Pediatric Narcs

When Michael Graham took his daughter to the pediatrician for a routine checkup, he wasn’t expecting that she’d be grilled about his drinking. He didn’t expect the doctor would ask his kid if he and his wife got along well, or if either of them used drugs, or of he made his daughter “feel uncomfortable”, but that’s what happened. (Note, you can read the whole article by clicking on the numbers at the bottom of the page.)

He goes on to tell the story a five year old who was asked if her parents had a gun. When she said yes the doctor grilled her for more details; he wanted to know what kinds of guns the parents had, how many they had, and how they were stored.

As if that weren’t bad enough, the doctor then called the police and reported everything he had learned.

An errant doc? A nosy exception to the rule? Nope. These are not isolated instances. They are, in fact, required.

This policy document, published by the American Academy of Pediatrics, establishes a policy requiring doctors to not only hound their young patients, but to question them about anything their parents do. The following are direct quotes from the policy paper:

“Pre-teens as well as teenagers should be interviewed privately during each office visit with the reassurance of confidentiality and a discussion of its limits. Even an apparently straightforward complaint such as headache or sore throat may be associated with an underlying substance abuse problem.”

“It may be helpful to begin with questions about the patient’s attitude toward use of tobacco, alcohol, and other drugs within his or her environment (home, school, and friends) rather than probing personal beliefs or habits.”

“Inquiry regarding the extent of tobacco, alcohol, or other drug use by peers and family should be a part of the routine history of every child who is seen in the pediatrician’s office.”

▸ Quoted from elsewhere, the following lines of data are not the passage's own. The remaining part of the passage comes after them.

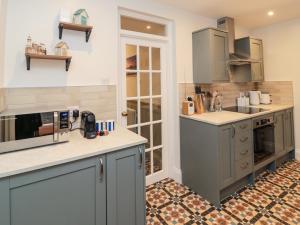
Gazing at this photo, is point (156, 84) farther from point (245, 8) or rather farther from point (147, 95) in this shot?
point (245, 8)

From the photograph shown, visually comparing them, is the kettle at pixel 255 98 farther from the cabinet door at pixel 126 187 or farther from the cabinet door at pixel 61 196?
the cabinet door at pixel 61 196

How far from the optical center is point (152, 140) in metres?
2.53

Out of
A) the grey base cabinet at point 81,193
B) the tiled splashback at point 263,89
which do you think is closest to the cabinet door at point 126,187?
the grey base cabinet at point 81,193

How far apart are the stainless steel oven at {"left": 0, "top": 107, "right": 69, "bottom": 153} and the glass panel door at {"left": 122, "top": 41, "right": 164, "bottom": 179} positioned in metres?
0.93

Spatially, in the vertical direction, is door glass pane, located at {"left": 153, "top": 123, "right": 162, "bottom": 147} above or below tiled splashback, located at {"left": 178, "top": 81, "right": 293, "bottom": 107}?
below

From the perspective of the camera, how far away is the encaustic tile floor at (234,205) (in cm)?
186

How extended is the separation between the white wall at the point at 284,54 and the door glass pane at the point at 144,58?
8.08ft

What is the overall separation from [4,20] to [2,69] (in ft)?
1.26

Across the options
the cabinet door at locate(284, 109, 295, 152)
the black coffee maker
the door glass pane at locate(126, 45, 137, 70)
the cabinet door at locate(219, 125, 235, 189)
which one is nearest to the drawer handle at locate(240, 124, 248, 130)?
the cabinet door at locate(219, 125, 235, 189)

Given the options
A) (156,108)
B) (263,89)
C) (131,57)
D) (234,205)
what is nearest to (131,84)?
(131,57)

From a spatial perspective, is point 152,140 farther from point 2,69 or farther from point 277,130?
point 277,130

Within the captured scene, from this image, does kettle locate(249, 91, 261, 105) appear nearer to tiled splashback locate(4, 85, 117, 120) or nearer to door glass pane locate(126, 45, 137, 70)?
door glass pane locate(126, 45, 137, 70)

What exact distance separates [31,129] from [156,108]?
156 centimetres

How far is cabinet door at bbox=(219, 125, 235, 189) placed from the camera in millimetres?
2078
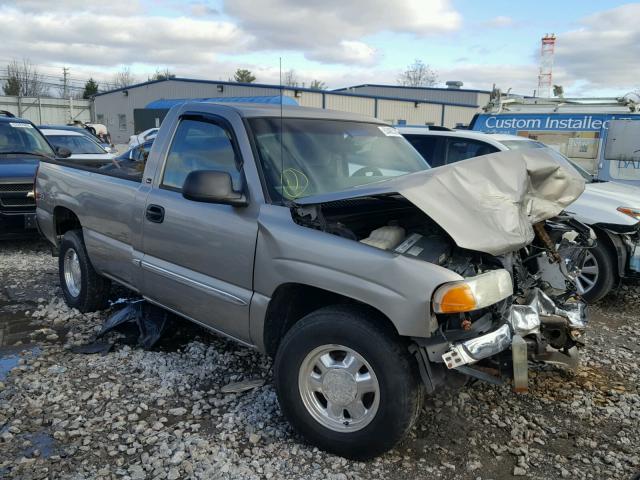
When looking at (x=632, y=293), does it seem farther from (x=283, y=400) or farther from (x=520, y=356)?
(x=283, y=400)

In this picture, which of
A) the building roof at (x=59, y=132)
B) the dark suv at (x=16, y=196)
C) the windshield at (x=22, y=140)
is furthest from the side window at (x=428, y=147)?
the building roof at (x=59, y=132)

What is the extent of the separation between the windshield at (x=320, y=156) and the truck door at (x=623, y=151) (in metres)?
7.03

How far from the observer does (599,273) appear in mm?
5855

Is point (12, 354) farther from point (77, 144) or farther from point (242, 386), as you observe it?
point (77, 144)

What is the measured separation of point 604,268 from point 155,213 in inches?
183

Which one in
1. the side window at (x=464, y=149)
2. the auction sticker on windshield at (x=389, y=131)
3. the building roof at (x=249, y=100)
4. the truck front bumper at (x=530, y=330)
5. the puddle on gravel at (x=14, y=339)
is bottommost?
the puddle on gravel at (x=14, y=339)

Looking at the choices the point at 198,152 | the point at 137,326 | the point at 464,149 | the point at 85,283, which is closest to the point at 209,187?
the point at 198,152

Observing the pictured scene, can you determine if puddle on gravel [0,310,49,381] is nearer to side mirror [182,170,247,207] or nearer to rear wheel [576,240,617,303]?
side mirror [182,170,247,207]

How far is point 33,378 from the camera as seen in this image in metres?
3.89

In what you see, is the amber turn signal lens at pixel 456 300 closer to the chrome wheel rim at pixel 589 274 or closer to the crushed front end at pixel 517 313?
the crushed front end at pixel 517 313

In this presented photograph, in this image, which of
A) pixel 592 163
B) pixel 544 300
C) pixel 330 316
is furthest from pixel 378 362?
pixel 592 163

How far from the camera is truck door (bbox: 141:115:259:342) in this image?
3334mm

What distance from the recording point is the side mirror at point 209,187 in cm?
312

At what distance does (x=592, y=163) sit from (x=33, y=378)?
9.86 metres
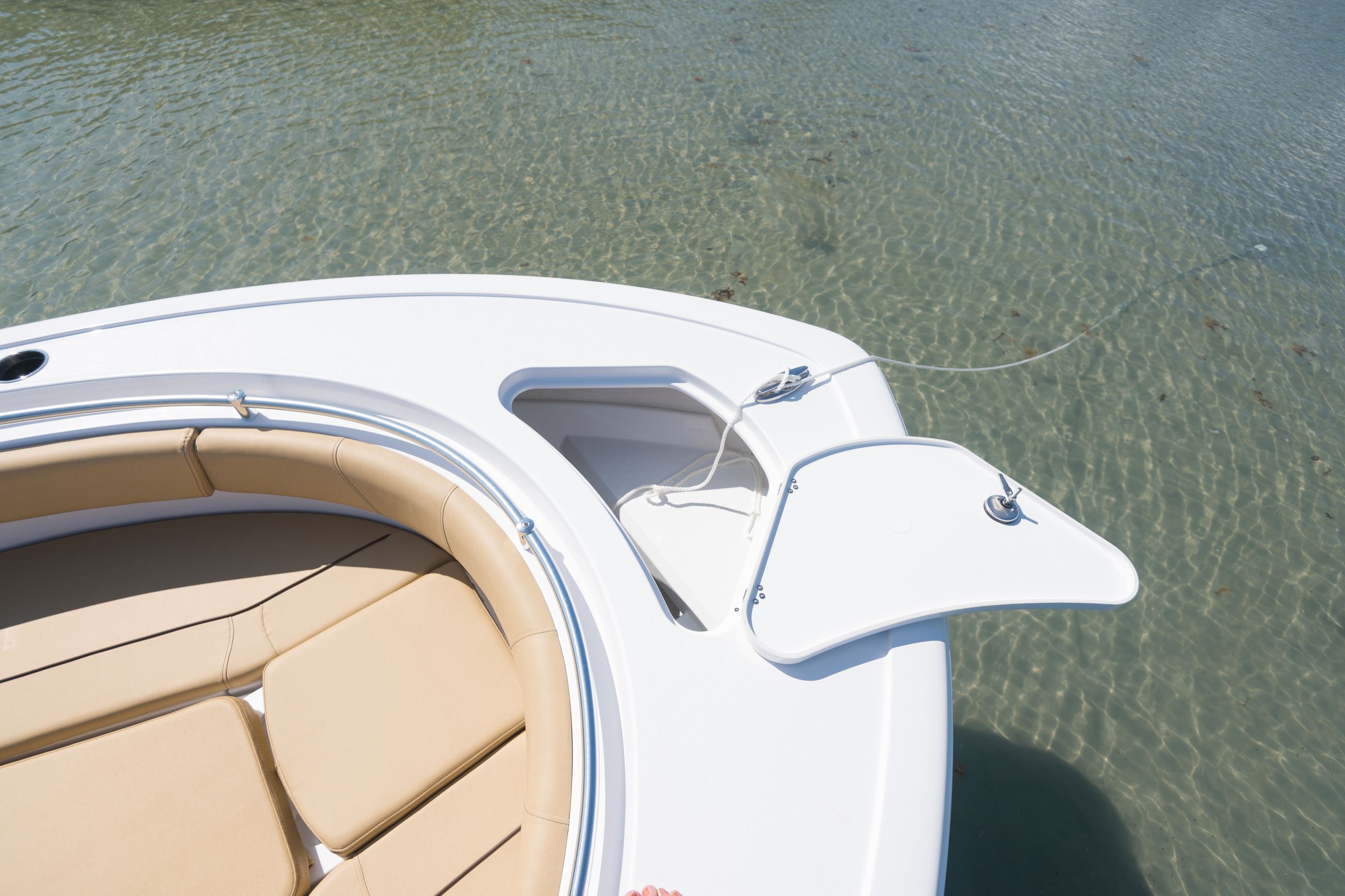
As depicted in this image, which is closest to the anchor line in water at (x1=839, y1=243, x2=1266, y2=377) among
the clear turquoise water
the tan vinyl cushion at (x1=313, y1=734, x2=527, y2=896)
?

What happens when the kids get something wrong? When I was growing up my father had a beer with every evening meal. One beer, never two, and I never saw him drunk, or even tipsy. Yet, if I were asked, as a five year old kid, about Dad’s drinking I probably would have said “Dad drinks beer every day.” Of course, back then, pediatricians weren’t acting as the eyes and ears of Big Brother.

While it is reasonable for a doctor to make further inquiries if there are signs of abuse or he suspects something is wrong, this kind of fishing is unconscionable. Since this is official policy, parents should never leave their kids alone with their pediatrician.

Isn’t that sick?


1 Comment(s)

  1. There is a big difference between what is right and what is legal. Unfortunately, more and more often the right thing to do is not the legal thing to do. I am sure that if you are reading this that you teach your kids to think critically; too bad this doctor and the AAP can’t do the same thing.